A
indústria do entretenimento cunhou um grupo de produções para o cinema voltadas
para o público dito feminino como “água com açúcar”. Seriam aquelas comédias
românticas, em que o casal, em meio a um roteiro lotado de desencontros, com
cenas hilárias, ao final do filme se reúne e vivem felizes para sempre – pelo menos
até uma possível continuação. Porém, o livro o qual vamos dissecar - “O Drible”,
de Sérgio Rodrigues – Ed. Companhia das Letras – 2013 – 218 págs. - é a
antítese total do que falamos acima. Pode ser conceituado como um livro para
machos.
“O
Drible” retrata a tentativa, tempestuosa, de reatamento de relações entre um
pai e um filho afastados há mais de 20 anos. O pai, um ex-cronista esportivo,
obcecado por futebol, encontra-se nas últimas. O filho, revisor de livros de
auto-ajuda, em meio a sua auto-comiseração, não consegue perdoar o pai em
relação a uma infância e juventude doídas. Contando desta forma parece mais um
grande dramalhão mexicano.

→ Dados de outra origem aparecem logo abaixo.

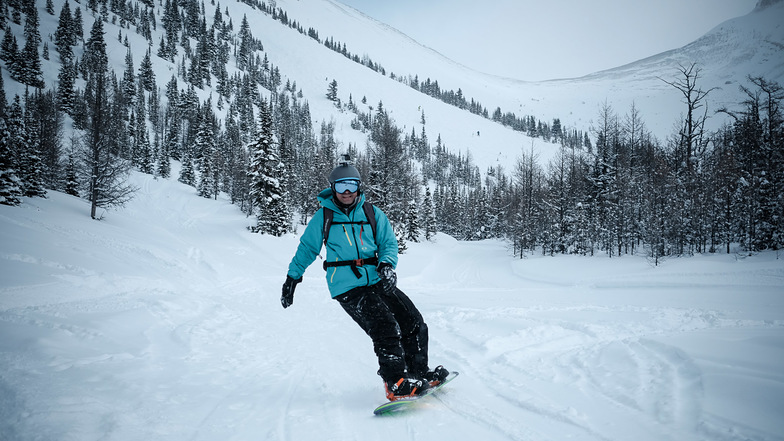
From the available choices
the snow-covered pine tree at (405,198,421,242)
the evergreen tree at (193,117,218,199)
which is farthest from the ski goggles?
the evergreen tree at (193,117,218,199)

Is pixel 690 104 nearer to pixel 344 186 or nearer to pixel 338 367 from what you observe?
pixel 344 186

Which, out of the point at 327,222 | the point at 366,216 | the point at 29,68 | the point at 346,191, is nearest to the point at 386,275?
the point at 366,216

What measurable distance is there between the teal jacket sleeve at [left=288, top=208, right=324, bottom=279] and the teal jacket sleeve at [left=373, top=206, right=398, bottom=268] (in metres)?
0.62

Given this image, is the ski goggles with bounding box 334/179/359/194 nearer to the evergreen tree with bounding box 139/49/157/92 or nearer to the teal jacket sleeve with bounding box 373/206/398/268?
the teal jacket sleeve with bounding box 373/206/398/268

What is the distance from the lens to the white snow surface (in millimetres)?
2670

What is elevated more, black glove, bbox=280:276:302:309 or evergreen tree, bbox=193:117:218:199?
evergreen tree, bbox=193:117:218:199

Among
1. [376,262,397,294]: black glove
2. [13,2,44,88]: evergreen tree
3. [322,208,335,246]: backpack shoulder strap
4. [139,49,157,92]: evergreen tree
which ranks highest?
[139,49,157,92]: evergreen tree

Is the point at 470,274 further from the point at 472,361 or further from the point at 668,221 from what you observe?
the point at 472,361

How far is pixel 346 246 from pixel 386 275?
53cm

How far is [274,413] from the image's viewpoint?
3053mm

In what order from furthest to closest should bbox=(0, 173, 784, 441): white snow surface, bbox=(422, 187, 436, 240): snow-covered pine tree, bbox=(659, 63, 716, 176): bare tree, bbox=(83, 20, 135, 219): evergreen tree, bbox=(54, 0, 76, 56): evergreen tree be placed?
bbox=(54, 0, 76, 56): evergreen tree < bbox=(422, 187, 436, 240): snow-covered pine tree < bbox=(659, 63, 716, 176): bare tree < bbox=(83, 20, 135, 219): evergreen tree < bbox=(0, 173, 784, 441): white snow surface

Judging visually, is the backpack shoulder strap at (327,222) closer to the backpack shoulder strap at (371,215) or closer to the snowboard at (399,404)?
the backpack shoulder strap at (371,215)

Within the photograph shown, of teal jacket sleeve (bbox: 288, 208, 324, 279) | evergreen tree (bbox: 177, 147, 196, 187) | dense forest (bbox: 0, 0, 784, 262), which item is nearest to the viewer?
teal jacket sleeve (bbox: 288, 208, 324, 279)

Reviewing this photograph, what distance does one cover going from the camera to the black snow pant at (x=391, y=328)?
128 inches
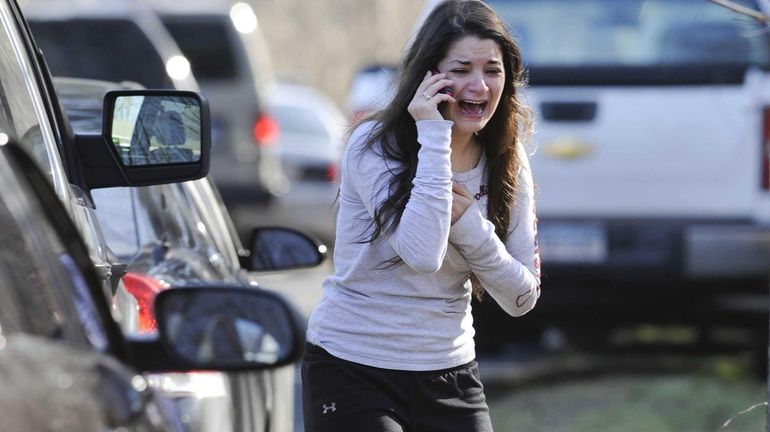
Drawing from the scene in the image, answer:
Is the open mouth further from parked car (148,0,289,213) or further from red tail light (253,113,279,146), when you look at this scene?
red tail light (253,113,279,146)

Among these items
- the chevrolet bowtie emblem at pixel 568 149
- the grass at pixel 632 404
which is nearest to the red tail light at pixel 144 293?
the grass at pixel 632 404

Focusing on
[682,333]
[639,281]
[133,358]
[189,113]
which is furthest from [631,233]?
[133,358]

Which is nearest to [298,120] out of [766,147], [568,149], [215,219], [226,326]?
[568,149]

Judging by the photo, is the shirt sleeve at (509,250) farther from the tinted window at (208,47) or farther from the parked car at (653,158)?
the tinted window at (208,47)

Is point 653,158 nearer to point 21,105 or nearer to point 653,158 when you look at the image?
point 653,158

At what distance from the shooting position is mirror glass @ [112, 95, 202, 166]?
4094 millimetres

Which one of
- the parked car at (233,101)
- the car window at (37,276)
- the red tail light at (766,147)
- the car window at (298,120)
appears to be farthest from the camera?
the car window at (298,120)

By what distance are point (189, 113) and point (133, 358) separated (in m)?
1.50

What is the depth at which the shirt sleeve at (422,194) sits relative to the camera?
11.9 ft

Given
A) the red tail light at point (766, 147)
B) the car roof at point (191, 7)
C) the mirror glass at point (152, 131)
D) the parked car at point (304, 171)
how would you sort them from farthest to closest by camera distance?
the car roof at point (191, 7)
the parked car at point (304, 171)
the red tail light at point (766, 147)
the mirror glass at point (152, 131)

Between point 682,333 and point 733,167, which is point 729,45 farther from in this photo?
point 682,333

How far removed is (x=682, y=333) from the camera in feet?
34.0

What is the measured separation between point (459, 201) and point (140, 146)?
2.75 feet

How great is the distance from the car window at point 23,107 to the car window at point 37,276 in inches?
27.6
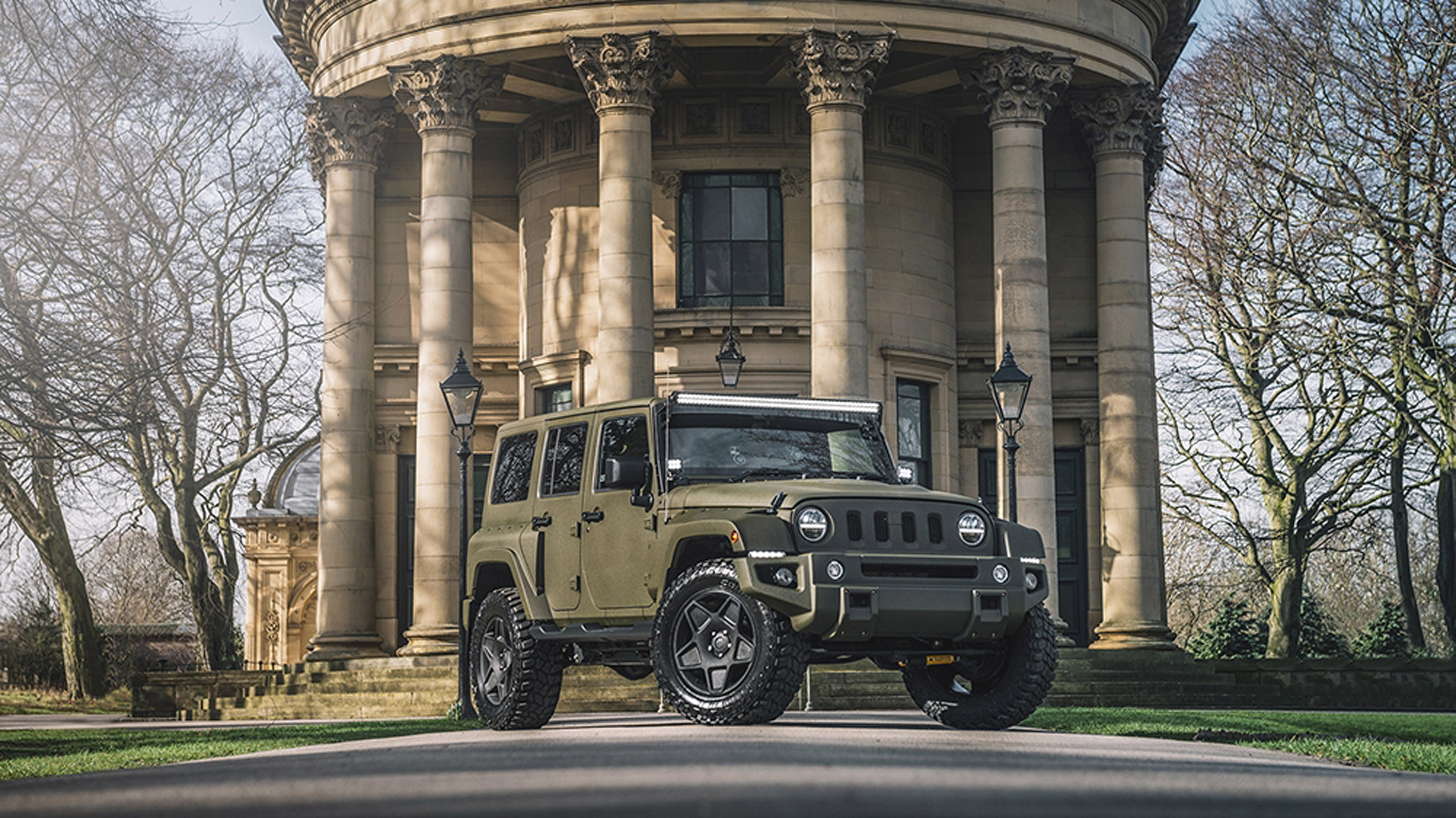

Porém o modo como a estória é conduzida por Sérgio
Rodrigues requer um olhar – e um conhecimento – mais afeito aos amantes do
futebol, pelas referências colocadas.
Fora
este aspecto, ainda temos aquele ar de revisão das modas e costumes dos anos 50
e 60, onde o machismo na sua perversa face tem toda a sua força moldada no
linguajar que traz a mulher como um ser-objeto dos desejos dos homens, que “passam
a régua” em todas aquelas que demonstram o mínimo interesse. Tal elo a ligar
pai e filho, além dos seus personagens coadjuvantes – mas nem tanto, como
Peralvo, aquele que seria maior que o Pelé – traz em seu bojo o segredo
escondido a sete-chaves, que só fica claro nas últimas vinte páginas do livro.
[Neto – o filho,
no caso] “Orgulhava-se de ter um método – o Método – e de atingir taxas de
sucesso razoáveis para um cara que não era bonito, embora não fosse feio. O
Método era um passo a passo de olhares demorados, simpatia, elogios, dedos se
roçando ao pegar o comprovante do cartão de crédito, dia após dia, sem pressa,
para dar àquelas caixas de supermercado e atendentes de café com metade da sua
idade tempo de entender que ali estava um homem-feito de classe média que (...)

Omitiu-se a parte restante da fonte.